Good afternoon. I’ve gathered you here today because you’re the best of the best. And because you’re my family.

I’m happy to announce that I am donating my body to the College of Liberal Arts. I will be escaping the slow march of death by running straight to those funny English majors sleeping near the coffee machine.

See, the thing with donating my biowaste is I don’t need my dead body being jabbed into on a cutting board surrounded by a bunch of highly intelligent and curious doctors. I detest the very sight of tabletop medical equipment. Reflex hammers: that’s what I’m talking about. My celestial spirit shouldn’t have to overhear intense academics communicate important medical information. It may be their chosen field, but my body isn’t a laboratory, okay?

C’mon! I’d like to do anatomical explorations while I’m still alive, am I right guys?! I’m supposed to put my dead body on the line as an example of what happens to you when you don’t drink enough cold bean water? Really? I’m insulted by the accusation. These future taxidermists would giggle the ever-loving shit out of every tattoo placement and my inflamed eczema would be live-tweeted. It’s a non-contagious skin rash. It isn’t a huge part of my life, NERDS!

I feel compelled to help the humanities program with their flow of corpses. This is going to take some serious planning and managing, not to mention the switching of rubber or plastic cadavers in lieu of my real dead body. Some of the brightest humans study philosophy. History. Fine arts. My dead body deserves nimble artists unbothered by future joblessness.

By now I’m sure all of you have some religious concerns as to my arrangements since I won’t be laid to rest in a nicely built tomb. Don’t get me wrong, a grave to visit is obviously VERY important, but I am absolutely committed to this endeavor. I am willing to be cut up into beef stew-size pieces with an electric chainsaw just as long as the folks carving me up are sports writers from the campus radio station.

Gifting my carcass to the Social Sciences Department is groundbreaking stuff. The fact that you guys are reaching for tortilla chips and salsa indicates that you’re heartbroken. I hear yawns in the room, so it’s pretty clear everyone’s wracked by grief at my newfangled plan.

Please try to remain optimistic.

My special donation is a painless one—believe me. Take comfort in knowing that I’ll be “the full package” that students are required to get when they sign up.

Yeah, take general studies majors. THEY will leave me untouched. There’s no way they get one good look at my veins and think, “Yeah, I could stick an IV in that.” Pull out my tongue with a pair of pliers? Spackle my belly button? Sharpie the especially funny bits? These students are far too busy glue sniffing to notice my inexorable stench. They’ll weigh their options of either driving me in the carpool lane or locking me inside the soda vending machine as a temporary mausoleum. Just place me next to the Twix candy!

That reminds me, I need to eat something. I therefore bequeath my bod to the nontraditional general studies students because they know how to tailgate and score free food.

Now, poets. A soft-hearted, romantic poet will probably try to have sex with me. Completely permissible.
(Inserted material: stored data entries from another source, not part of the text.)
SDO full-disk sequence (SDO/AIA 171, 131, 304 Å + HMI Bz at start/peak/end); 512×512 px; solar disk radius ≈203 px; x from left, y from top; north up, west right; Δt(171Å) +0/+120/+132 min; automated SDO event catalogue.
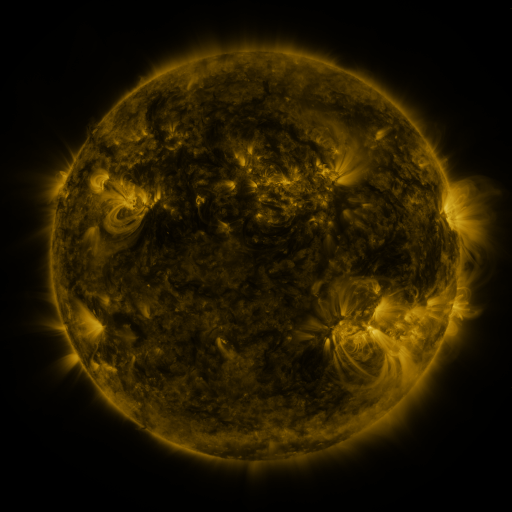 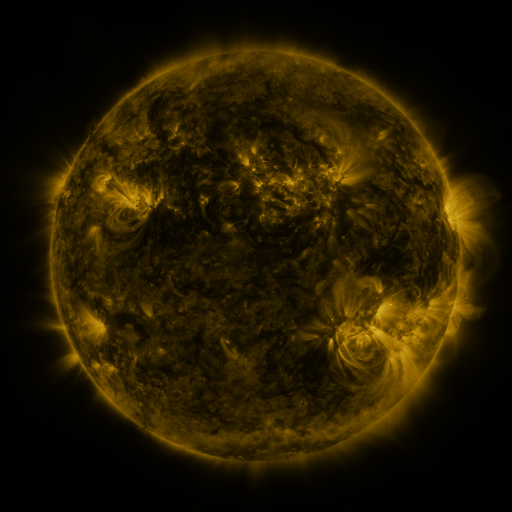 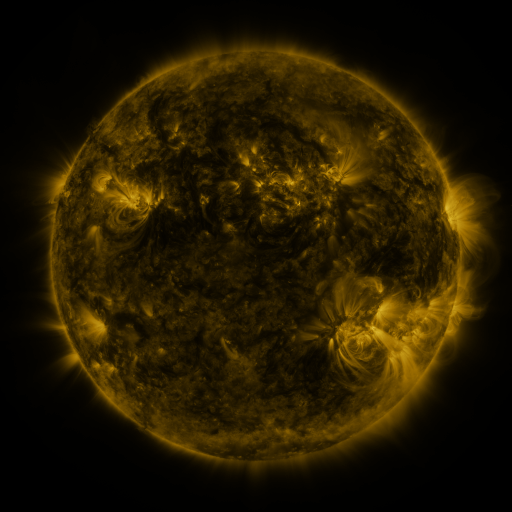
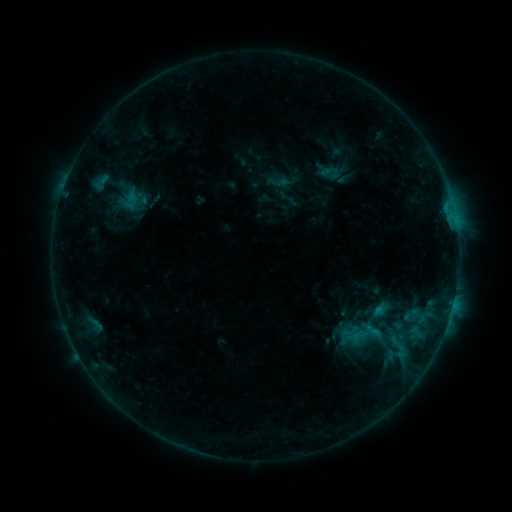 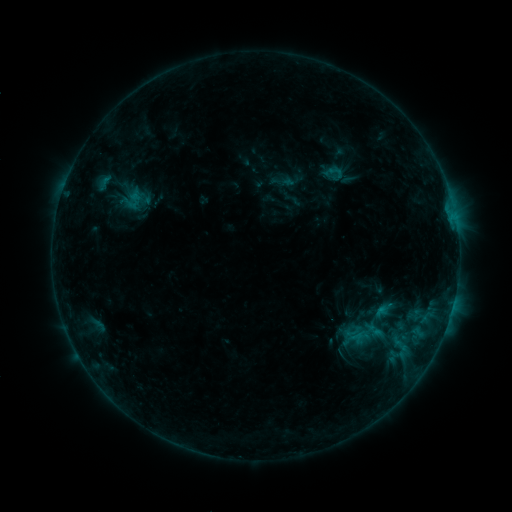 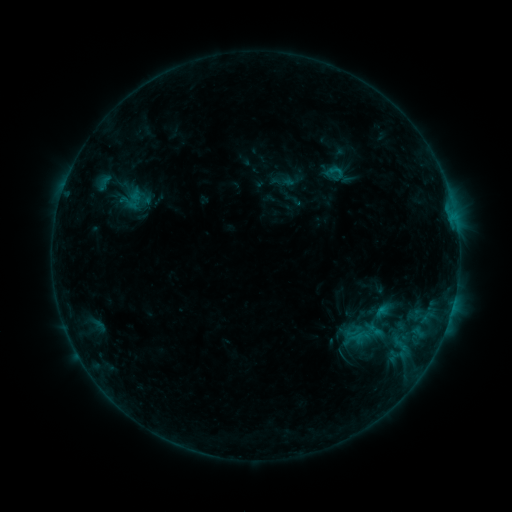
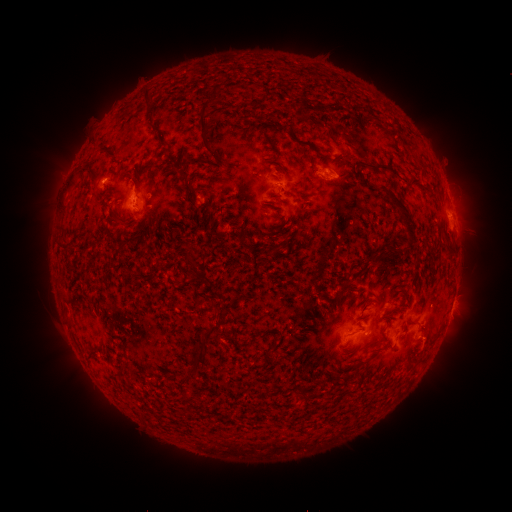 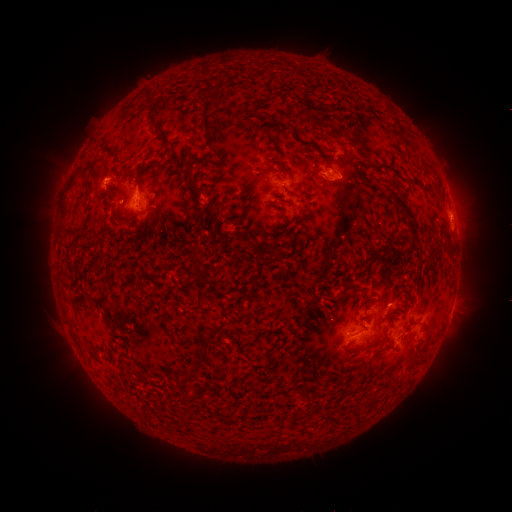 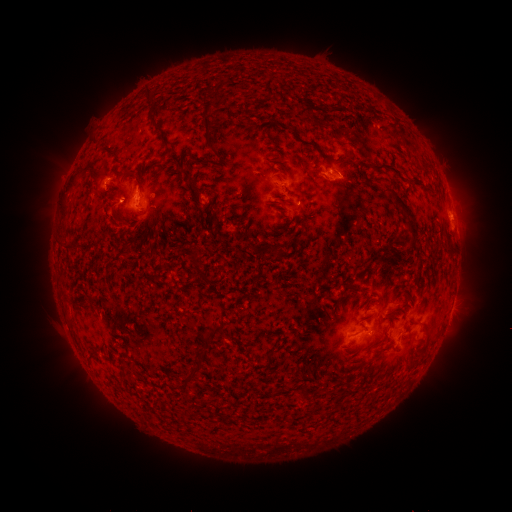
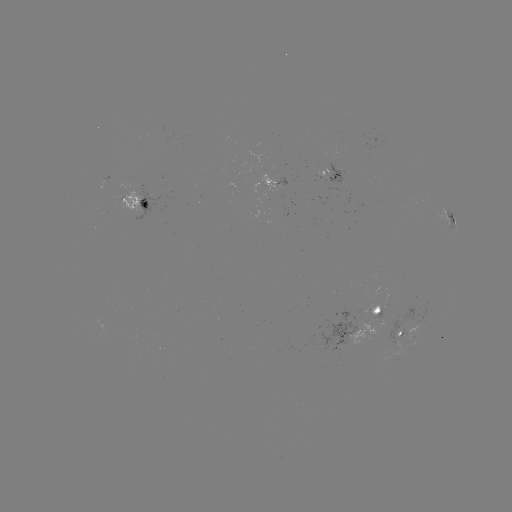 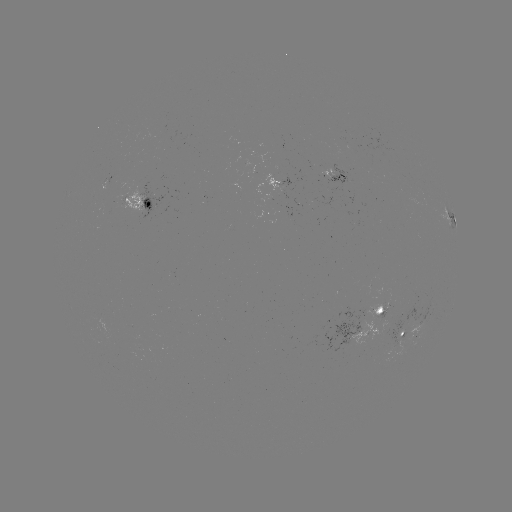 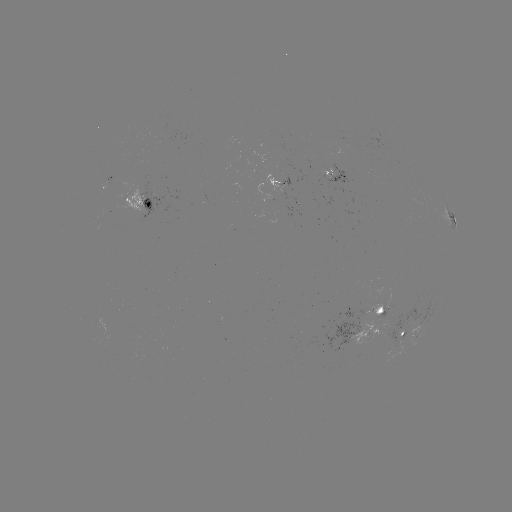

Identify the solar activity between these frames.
emerging-flux region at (375, 311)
It’s kind of an elaborate fantasy of mine.

Huh?

Sorry. I was lost in thought.

Look, we can sit here all day examining the metaphysical meaning of my death, but I know what’s best for my body, OK? And that’s to unlawfully grant access to sustainable beekeeping    professors whom have never seen a dead body before, let alone touched one.

Also, I don’t wish to be one of those anonymous donors. For God’s sake, make sure you spell and pronounce my name clearly when the time comes. Thank you.

Where’s Mom going? Hey, why is Mom walking out of the room, mumbling something about my web series being her only grandchild? Too choked up, huh? Yeah, this may seem like a lot to deal with, but this here is an untapped market: snubbing the fancy white coats and rewarding the dreamers.

I stand by my decision. I don’t want to be cremated; I want to be curated.

Yeah, if you don’t mind, I need you, my dear family—well, just you, Pops—to sign off on my terminus by the end of the day. Death could be hurtling AT ME. With your blessing, my dead body can be the essential learning tool for that vocal performance major.